A Genial Gestão Ltda., gestora de ativos ilíquidos do Grupo Genial, administra ~R$ 17,6 bilhões em fundos imobiliários (Ranking Anbima abr/2026) e ~R$ 54,9 bilhões no total considerando FIIs, distressed e FIDCs. O GLOG11 sempre foi o único FII listado da casa. A administração e a custódia são do Banco Genial S.A.
Em 22/05/2025, a Genial divulgou fato relevante sobre contrato vinculante para transferir a gestão de carteiras à Patria Investimentos. Menos de um ano depois, em 25/03/2026, o fundo recebeu do VILG11 proposta para comprar a sua participação no único imóvel, e em 07/05/2026 a assembleia aprovou a venda e a liquidação do fundo. O desfecho do GLOG11 é, portanto, o encerramento — coerente com a racionalização de um veículo mono-ativo de PL pequeno dentro de uma plataforma em reorganização.

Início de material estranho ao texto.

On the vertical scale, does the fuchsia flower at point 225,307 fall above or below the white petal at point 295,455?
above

Ver a análise completa da gestora Genial Gestão Ltda (plataforma em transição para a Patria) →
O GLOG11 (Genial Logística FII, ex-Plural Logística / PLOG11) é um micro-FII logístico mono-ativo que detém 50% do Parque Logístico Pernambuco, em Ipojuca/PE, a 9 km do Porto de Suape, em co-propriedade 50/50 com o Vinci Logística FII (VILG11). Ao longo de 2025 atravessou uma crise dupla — saída da CT Distribuição do Galpão C (fev/25), nova devolução pela Supporte (out/25) e a venda da gestão da Genial à Patria (mai/25) — e recompôs a operação em fev/2026, com a Supporte retomando o Galpão C, ocupação de volta a 100% e o DPS subindo de R$ 0,41 para R$ 0,60. Em abr/2026 o fundo encerrou com PL de R$ 81,69 Mi, VP/cota de R$ 108,93, 1.495 cotistas e resultado corrente de R$ 0,62/cota.

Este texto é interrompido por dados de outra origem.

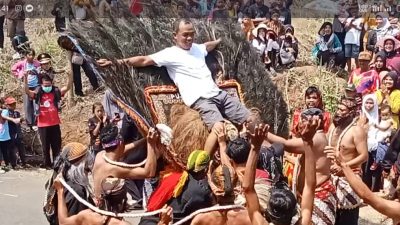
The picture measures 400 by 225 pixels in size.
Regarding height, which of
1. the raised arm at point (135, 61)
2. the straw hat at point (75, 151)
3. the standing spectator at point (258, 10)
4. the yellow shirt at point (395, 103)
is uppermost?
the raised arm at point (135, 61)

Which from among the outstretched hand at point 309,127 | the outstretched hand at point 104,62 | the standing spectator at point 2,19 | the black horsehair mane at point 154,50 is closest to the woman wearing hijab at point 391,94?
the black horsehair mane at point 154,50

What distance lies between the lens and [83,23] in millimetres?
7012

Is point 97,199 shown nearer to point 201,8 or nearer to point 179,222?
point 179,222

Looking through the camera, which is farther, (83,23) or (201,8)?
(201,8)

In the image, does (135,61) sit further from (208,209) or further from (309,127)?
(309,127)

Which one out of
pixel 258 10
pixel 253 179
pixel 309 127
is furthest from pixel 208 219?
pixel 258 10

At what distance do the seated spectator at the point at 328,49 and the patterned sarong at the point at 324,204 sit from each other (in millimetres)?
6661

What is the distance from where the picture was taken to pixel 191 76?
6.77m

O desfecho, porém, foi outro: em 25/03/2026 o VILG11 ofereceu comprar a totalidade da participação do fundo (50% do imóvel) por R$ 56.177.000,00 à vista, e em 07/05/2026 a Assembleia Geral aprovou a venda e a posterior liquidação do GLOG11. O VILG11, já dono dos outros 50%, consolida o ativo. Para o cotista, isso muda tudo: o que importa não é mais ocupação, locatário ou dividendo recorrente, e sim quanto e quando receberá no encerramento. O valor de venda equivale a R$ 74,90 por cota (R$ 56,18 Mi ÷ 750 mil cotas), e o cotista deve receber esse montante somado ao caixa e às reservas líquidas (caixa ~R$ 1,88 Mi + base de resultados acumulada ~R$ 0,71/cota), menos custos de encerramento e eventual provisão para a ação da CT Distribuição (R$ 1,0 milhão, ainda em apelação).
O ponto crítico para quem olha a tela é não se enganar com o P/VP 0,68. O VP de R$ 108,93 não será distribuído: o galpão estava na contabilidade por R$ 79,77 Mi e está saindo por R$ 56,18 Mi, uma marcação para baixo de ~R$ 23,6 Mi (~R$ 31/cota) que a liquidação reconhecerá. A âncora de valor correta é o valor de venda por cota (R$ 74,90), e a cota já negocia a R$ 73,69 — apenas ~1,6% abaixo. Ou seja, o prêmio de liquidação já foi quase todo capturado pelo mercado. Para quem já é cotista, a ação é acompanhar o cronograma de fechamento da venda e de distribuição. Para quem não é, não há margem de segurança relevante na entrada, e o risco-evento (timing, custos, desfecho da apelação da CT) é assimétrico. Nota 5,0/10 reflete um caso neutro de evento de liquidação, não uma recomendação de renda ou de valor.